Neoprotoparmelia capitata

Scientific classification
- Kingdom: Fungi
- Division: Ascomycota
- Class: Lecanoromycetes
- Order: Lecanorales
- Family: Parmeliaceae
- Genus: Neoprotoparmelia
- Species: N. capitata
- Binomial name: Neoprotoparmelia capitata (Lendemer) Garima Singh, Lumbsch & I.Schmitt (2018)
- Synonyms: Protoparmelia capitata Lendemer (2008); Maronina capitata (Lendemer) Divakar, A.Crespo & Lumbsch (2017);

= Neoprotoparmelia capitata =

- Authority: (Lendemer) Garima Singh, Lumbsch & I.Schmitt (2018)
- Synonyms: Protoparmelia capitata Lendemer (2008), Maronina capitata (Lendemer) Divakar, A.Crespo & Lumbsch (2017)

Species of lichen

Neoprotoparmelia capitata is a species of corticolous (bark-dwelling) and crustose lichen in the family Parmeliaceae. It is found in eastern North America.

==Taxonomy==
The lichen was first formally described by lichenologist James Lendemer in 2008, as a species of Protoparmelia. The type specimen was collected by Richard C. Harris near Archbold Biological Station in Florida, where it was found growing on Carya floridana in scrubland. The specific epithet capitata refers to the characteristic large convex hemispherical soralia. The species was moved to genus Maronina in 2017. In 2018, the taxon was transferred to Neoprotoparmelia, a genus newly circumscribed to contain a group of former Maronina species that had been previously recognized as an independent lineage.

==Description==
Neoprotoparmelia capitata has a grey to greyish-brown, shiny and smooth to cracked crustose thallus. It often has a dark prothallus (visible as a line around the thallus margin). Soredia typically measure between 16 and 29 μm in diameter; they tend to clump together to form larger head-like ("capitate") soralia that are 0.8–1.25 mm in diameter, and 0.5–0.8 mm tall.
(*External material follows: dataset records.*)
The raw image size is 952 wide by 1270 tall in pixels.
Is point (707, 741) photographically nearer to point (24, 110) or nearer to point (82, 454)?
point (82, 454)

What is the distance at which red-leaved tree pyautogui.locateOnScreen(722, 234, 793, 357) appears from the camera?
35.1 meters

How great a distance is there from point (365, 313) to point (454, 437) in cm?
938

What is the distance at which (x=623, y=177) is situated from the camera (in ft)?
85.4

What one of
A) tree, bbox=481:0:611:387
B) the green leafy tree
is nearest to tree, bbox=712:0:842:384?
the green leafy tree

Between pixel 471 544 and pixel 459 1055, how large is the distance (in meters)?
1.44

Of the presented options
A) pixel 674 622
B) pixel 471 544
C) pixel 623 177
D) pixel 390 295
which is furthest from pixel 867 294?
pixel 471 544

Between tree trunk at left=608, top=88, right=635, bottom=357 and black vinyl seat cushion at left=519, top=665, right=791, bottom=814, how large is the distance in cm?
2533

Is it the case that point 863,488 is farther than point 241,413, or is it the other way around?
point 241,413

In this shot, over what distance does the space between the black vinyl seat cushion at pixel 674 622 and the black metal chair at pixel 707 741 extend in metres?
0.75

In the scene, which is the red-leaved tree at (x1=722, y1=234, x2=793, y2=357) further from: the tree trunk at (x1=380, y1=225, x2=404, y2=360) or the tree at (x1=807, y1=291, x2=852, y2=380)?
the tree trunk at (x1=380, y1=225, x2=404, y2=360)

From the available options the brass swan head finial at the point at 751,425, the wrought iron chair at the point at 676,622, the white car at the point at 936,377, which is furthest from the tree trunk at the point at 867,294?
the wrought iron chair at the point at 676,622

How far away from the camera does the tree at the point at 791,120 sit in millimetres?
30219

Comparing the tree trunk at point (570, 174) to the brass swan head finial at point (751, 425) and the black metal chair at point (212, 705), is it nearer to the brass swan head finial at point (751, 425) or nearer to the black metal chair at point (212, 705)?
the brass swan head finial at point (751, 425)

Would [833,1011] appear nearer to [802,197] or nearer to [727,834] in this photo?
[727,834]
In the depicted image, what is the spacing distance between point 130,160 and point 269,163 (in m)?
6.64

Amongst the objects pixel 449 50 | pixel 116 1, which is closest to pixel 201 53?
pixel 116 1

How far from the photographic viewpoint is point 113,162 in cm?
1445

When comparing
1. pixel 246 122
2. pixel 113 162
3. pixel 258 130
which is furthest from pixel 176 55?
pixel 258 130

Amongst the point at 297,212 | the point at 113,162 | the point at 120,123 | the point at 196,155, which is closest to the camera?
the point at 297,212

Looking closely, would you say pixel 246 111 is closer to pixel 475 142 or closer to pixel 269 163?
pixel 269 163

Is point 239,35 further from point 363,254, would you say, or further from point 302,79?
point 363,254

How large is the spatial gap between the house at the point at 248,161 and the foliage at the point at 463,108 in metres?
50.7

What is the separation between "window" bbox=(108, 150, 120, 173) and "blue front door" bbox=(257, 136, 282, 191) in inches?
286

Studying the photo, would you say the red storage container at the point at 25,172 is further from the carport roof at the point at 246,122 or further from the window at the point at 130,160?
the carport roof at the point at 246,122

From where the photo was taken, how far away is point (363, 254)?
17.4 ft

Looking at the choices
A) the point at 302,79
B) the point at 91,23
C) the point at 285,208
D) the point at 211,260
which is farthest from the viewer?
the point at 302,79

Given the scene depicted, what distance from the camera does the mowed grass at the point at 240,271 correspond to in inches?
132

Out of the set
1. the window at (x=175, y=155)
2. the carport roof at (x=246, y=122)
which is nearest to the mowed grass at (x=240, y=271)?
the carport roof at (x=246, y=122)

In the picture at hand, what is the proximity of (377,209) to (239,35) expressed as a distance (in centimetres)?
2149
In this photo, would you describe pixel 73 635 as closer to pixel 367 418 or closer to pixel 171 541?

Apothecia are rare, and pycnidia are not present. In its medulla, the lichen contains the secondary compounds alectoronic acid and traces of α-collatolic acid

==Habitat and distribution==
Neoprotoparmelia capitata grows on the bark of hardwood trees in regions of the coastal plain of eastern North America. It tends to grows in subtropical areas, and at the time of its original publication, had been recorded from Alabama, Georgia, and Florida.